En aquella estación se cruzaban dos líneas, y hab'a siempre, hasta por la noche, gentes que esperaban la llegada de algún tren. Ahora, aquella gente, horrorizada, corría en todas direcciones, asaltando las puertas y buscando refugio. Oíanse disparos en la sala de primera clase y en la oficina de los gendarmes.

Sacha, que había corrido algunos metros al lado de un campesino desconocido, se detuvo un instante y gritó a Kolesnikov:

—¡A las vías!

Ambos saltaron a las vías. Los raíles, negros, se deslizaban bajo sus pies. Aquí y allá se veía gente, presa de pánico, cruzando las vías. Dos de los que huían cayeron, se levantaron en el mismo instante y siguieron corriendo.

Una locomotora lanzando silbidos de alarma se alejaba a toda velocidad; parecía extraño que una máquina pudiera espantarse, gritar, pedir socorro como un hombre.

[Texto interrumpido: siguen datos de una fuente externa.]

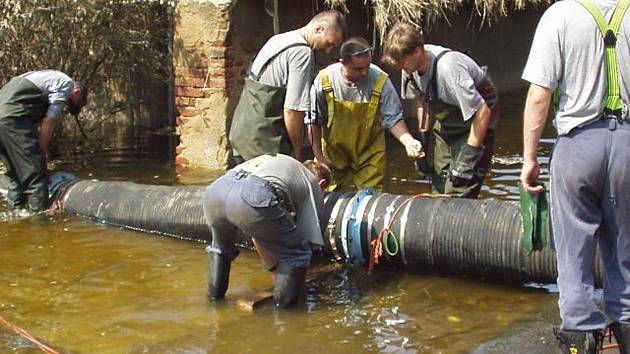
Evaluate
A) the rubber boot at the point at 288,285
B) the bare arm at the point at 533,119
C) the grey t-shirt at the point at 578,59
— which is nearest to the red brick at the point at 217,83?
the rubber boot at the point at 288,285

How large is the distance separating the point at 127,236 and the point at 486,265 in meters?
3.31

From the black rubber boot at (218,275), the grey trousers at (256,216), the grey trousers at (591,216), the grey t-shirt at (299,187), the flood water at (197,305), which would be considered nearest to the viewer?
the grey trousers at (591,216)

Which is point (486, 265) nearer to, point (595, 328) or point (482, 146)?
point (482, 146)

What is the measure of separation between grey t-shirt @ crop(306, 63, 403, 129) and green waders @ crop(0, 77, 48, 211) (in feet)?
9.82

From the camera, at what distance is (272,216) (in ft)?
18.3

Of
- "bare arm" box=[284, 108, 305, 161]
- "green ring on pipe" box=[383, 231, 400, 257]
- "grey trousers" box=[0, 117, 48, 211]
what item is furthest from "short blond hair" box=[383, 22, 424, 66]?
"grey trousers" box=[0, 117, 48, 211]

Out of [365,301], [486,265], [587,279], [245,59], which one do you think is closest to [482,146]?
[486,265]

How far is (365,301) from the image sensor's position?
6.05 metres

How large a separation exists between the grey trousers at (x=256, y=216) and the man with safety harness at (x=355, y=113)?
4.71 ft

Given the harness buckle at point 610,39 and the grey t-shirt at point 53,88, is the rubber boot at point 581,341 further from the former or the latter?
the grey t-shirt at point 53,88

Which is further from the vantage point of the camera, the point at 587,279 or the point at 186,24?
the point at 186,24

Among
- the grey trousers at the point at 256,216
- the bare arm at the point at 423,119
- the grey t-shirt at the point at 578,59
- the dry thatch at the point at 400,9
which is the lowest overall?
the grey trousers at the point at 256,216

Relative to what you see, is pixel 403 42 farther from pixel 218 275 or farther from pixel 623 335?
pixel 623 335

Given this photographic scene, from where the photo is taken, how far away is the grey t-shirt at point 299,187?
574cm
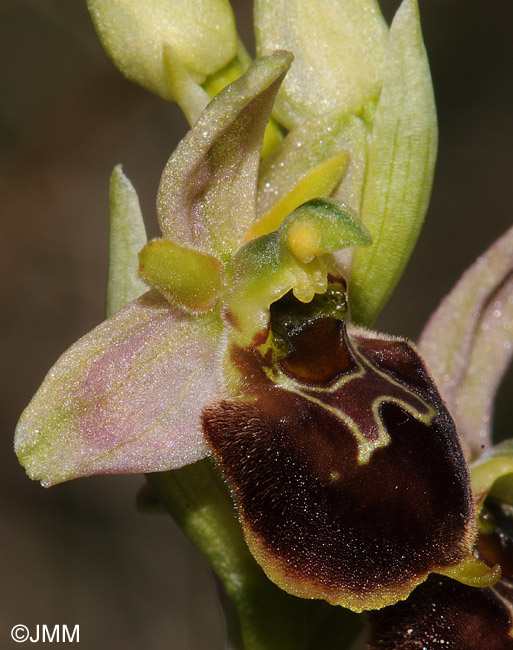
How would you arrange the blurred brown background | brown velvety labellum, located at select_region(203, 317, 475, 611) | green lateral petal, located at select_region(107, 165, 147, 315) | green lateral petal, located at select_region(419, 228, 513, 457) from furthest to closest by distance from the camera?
the blurred brown background
green lateral petal, located at select_region(419, 228, 513, 457)
green lateral petal, located at select_region(107, 165, 147, 315)
brown velvety labellum, located at select_region(203, 317, 475, 611)

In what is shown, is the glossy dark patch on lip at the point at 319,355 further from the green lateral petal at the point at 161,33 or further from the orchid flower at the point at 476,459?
the green lateral petal at the point at 161,33

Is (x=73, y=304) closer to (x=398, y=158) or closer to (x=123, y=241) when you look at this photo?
(x=123, y=241)

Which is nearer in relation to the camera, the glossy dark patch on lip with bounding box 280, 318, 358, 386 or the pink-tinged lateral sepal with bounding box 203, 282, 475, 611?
the pink-tinged lateral sepal with bounding box 203, 282, 475, 611

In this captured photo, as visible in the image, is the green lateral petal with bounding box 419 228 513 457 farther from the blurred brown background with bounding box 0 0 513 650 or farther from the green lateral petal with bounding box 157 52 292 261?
the blurred brown background with bounding box 0 0 513 650

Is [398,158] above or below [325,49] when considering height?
below

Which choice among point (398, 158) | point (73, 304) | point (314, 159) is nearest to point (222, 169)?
point (314, 159)

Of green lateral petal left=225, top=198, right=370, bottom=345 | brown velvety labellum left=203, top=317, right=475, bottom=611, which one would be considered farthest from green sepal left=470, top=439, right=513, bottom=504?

Escupiendo fuego y humo desapareció en seguida, dando gritos lastimeros, entre las linternas y los semáforos.

—¡Alto!—dijo Sacha deteniéndose. ¿Y el dinero?

—Aquí está. Se me acaban las fuerzas...

Seguían oyéndose disparos de fusil.

—Es la policía la que tira... Descansa un poquito.

Sacha alzó su tercerola e hizo tres disparos al aire.